The European Central Bank left its three key interest rates unchanged at its meeting on 5 February, reaffirming that inflation is expected to stabilise at its 2% target over the medium term.
The ECB said the euro area economy remains resilient despite a challenging global environment. Low unemployment, strong private sector balance sheets, the gradual rollout of public spending on defence and infrastructure, and the continued effects of past interest rate cuts are supporting growth. However, the outlook remains uncertain due to global trade policy risks and ongoing geopolitical tensions.

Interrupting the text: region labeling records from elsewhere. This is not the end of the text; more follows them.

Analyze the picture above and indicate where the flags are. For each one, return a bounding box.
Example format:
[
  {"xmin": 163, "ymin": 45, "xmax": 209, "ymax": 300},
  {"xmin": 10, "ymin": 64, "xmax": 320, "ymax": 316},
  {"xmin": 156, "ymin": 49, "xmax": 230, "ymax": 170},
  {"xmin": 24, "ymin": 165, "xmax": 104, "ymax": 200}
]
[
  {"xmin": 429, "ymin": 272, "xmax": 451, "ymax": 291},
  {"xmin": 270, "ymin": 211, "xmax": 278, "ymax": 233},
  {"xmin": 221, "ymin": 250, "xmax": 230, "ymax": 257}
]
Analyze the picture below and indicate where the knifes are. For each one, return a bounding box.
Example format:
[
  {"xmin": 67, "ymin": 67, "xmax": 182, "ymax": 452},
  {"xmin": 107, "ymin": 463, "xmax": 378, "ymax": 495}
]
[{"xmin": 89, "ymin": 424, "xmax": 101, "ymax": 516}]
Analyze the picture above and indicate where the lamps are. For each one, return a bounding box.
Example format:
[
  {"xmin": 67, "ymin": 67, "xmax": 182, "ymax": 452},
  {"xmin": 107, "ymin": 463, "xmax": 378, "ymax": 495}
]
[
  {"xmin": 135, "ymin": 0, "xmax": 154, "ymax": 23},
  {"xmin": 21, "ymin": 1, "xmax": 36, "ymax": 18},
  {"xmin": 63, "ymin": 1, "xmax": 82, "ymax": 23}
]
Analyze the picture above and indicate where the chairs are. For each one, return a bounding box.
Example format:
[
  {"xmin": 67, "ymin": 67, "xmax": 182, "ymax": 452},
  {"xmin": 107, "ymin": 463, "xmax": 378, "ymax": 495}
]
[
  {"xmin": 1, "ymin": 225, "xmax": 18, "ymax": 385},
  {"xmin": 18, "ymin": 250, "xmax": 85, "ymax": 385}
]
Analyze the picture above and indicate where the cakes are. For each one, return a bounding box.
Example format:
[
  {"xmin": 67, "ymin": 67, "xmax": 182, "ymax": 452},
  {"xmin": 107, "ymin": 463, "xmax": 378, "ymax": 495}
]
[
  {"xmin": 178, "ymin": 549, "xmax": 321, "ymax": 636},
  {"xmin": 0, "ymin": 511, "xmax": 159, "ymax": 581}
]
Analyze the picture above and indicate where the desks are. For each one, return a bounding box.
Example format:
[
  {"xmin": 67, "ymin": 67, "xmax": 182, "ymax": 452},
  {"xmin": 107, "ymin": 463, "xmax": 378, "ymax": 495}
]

The Governing Council reiterated its commitment to a data-dependent, meeting-by-meeting approach to monetary policy and stressed that it is not pre-committing to any specific interest rate path. Future rate decisions will be guided by the inflation outlook and associated risks, underlying inflation dynamics and the strength of monetary policy transmission, based on incoming economic and financial data.
The ECB kept the deposit facility rate at 2.00%, the main refinancing rate at 2.15% and the marginal lending facility rate at 2.40%.
The ECB also confirmed that its Asset Purchase Programme (APP) and Pandemic Emergency Purchase Programme (PEPP) portfolios continue to decline at a measured and predictable pace, as the Eurosystem no longer reinvests principal payments from maturing securities.